Para Arnaldo, a entidade deveria ter tido um pouco mais e cuidado. "Não pode escalar um juiz argentino nas oitavas com a Argentina jogando as oitavas. Não pode escalar um juiz brasileiro para apitar Inglaterra e França com o Brasil nas quartas".
"Falam 'isso prova a idoneidade'. Não, é que eles não estão na pele do juiz. O juiz sente, o subconsciente age sobre o consciente, ele é humano. Essa é uma pressão invisível. O que fizeram com esses árbitros e com o brasileiro foi uma covardia", completa Arnaldo.
E, segundo o ex-árbitro, essa pressão influenciou no desempenho de Wilton Pereira Sampaio na partida entre ingleses e franceses --o brasileiro foi criticado pelas duas seleções. "A atuação dele no jogo entre Inglaterra e França não foi tão boa como as três primeiras."
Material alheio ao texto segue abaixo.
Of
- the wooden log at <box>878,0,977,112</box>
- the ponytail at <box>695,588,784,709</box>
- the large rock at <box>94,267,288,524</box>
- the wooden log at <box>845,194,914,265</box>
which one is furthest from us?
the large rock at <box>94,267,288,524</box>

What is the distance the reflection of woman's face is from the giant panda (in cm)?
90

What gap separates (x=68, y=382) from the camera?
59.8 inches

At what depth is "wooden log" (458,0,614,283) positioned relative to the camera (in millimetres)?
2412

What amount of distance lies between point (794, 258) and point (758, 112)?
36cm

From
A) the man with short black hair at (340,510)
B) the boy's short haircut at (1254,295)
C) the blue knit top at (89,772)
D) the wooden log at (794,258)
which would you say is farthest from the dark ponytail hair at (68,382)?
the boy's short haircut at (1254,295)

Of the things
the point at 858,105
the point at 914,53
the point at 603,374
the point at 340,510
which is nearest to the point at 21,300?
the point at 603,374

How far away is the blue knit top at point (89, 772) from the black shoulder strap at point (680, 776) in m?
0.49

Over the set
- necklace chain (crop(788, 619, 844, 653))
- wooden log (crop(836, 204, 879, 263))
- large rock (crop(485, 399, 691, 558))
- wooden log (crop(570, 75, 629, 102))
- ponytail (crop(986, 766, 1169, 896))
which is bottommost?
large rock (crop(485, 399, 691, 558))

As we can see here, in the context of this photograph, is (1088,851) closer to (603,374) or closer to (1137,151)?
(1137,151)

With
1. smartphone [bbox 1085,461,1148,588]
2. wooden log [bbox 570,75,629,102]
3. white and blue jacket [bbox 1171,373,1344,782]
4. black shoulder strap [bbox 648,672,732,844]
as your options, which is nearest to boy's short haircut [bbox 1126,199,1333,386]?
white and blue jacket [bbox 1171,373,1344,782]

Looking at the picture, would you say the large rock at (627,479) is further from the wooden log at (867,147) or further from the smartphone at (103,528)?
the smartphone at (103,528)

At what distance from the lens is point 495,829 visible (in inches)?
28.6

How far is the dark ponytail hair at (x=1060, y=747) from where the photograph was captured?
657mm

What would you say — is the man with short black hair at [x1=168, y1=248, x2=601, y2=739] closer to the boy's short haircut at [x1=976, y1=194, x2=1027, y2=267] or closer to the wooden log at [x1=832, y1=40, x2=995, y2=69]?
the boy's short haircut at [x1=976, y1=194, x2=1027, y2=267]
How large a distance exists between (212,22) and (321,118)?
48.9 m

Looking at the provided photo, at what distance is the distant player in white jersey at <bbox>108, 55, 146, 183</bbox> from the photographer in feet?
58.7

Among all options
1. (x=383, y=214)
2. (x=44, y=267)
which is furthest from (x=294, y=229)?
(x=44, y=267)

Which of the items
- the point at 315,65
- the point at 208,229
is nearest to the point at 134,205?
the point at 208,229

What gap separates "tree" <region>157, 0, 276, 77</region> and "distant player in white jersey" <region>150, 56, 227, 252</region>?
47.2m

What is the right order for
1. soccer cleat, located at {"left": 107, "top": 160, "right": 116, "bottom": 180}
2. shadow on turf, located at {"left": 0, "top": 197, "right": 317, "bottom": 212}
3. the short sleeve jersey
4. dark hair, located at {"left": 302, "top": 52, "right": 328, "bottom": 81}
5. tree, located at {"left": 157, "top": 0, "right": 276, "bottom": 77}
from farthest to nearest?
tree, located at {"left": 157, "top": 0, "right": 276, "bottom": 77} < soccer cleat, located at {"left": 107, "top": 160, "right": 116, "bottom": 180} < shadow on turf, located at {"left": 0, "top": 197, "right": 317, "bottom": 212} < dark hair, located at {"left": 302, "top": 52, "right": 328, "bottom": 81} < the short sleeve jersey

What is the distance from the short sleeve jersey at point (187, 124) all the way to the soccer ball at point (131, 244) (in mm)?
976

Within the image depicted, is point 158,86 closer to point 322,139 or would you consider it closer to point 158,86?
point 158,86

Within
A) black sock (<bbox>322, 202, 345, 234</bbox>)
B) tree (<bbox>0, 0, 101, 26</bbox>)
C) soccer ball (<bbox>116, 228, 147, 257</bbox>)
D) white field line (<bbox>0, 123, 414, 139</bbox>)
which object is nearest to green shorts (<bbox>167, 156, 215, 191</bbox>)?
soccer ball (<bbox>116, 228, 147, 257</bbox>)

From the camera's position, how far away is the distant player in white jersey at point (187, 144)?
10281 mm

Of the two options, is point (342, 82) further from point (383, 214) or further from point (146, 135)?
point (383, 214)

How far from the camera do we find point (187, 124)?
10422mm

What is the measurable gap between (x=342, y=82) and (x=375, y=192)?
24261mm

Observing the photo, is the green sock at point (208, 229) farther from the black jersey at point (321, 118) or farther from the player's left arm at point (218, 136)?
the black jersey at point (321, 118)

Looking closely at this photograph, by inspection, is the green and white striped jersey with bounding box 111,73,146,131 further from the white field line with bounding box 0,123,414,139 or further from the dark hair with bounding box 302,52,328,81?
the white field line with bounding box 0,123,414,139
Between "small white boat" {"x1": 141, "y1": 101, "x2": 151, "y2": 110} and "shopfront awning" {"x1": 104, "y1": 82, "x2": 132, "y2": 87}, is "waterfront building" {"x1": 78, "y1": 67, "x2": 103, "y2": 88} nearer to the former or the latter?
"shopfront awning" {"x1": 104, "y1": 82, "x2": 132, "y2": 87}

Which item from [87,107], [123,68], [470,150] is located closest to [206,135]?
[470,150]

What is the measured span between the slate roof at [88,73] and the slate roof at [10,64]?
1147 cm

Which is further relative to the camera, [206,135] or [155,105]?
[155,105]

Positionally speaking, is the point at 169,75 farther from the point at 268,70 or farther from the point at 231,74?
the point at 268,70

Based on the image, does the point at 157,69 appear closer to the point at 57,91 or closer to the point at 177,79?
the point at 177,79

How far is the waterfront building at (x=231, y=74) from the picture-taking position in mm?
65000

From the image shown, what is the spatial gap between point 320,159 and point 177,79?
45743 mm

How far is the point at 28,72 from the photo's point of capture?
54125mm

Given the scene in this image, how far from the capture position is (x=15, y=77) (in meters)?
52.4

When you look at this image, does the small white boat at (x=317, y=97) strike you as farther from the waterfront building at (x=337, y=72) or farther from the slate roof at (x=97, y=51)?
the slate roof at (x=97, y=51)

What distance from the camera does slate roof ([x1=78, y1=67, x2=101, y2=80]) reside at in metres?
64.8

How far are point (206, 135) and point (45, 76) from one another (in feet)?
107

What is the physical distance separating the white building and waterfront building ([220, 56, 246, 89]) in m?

A Copa do Mundo do Qatar também marcou a estreia de uma arbitragem feminina em um Mundial masculino. A francesa Stéphanie Frappart apitou o jogo entre Alemanha e Costa Rica, tendo como assistentes a mexicana Karen Díaz e a brasileira Neuza Back. Foi a única partida com o trio.
"Poderiam ter dado mais espaço a elas. Se a moça [Stéphanie] foi para a Copa, é porque é boa. A bandeirinha brasileira [Neuza Back] é melhor que muitos que tão ali", diz Coelho.